### Your objective
Present the lines from the one containing "Based on what" through the end of the items below as a Markdown table with the columns Row and Line, where Row numbers each line and blank lines are skipped.

### Records provided
◇ ◇ ◇ ◇ ◇

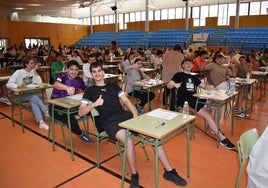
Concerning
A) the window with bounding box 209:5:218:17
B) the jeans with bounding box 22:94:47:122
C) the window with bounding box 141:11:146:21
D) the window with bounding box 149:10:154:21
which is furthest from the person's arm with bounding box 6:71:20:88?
the window with bounding box 141:11:146:21

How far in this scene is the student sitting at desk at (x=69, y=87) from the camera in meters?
Answer: 3.69

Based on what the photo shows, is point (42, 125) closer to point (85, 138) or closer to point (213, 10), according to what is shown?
point (85, 138)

◇ ◇ ◇ ◇ ◇

### Response to the exercise
| Row | Line |
|---|---|
| 1 | Based on what the photo shows, is point (42, 125) closer to point (85, 138) or closer to point (213, 10), according to what is shown? |
| 2 | point (85, 138) |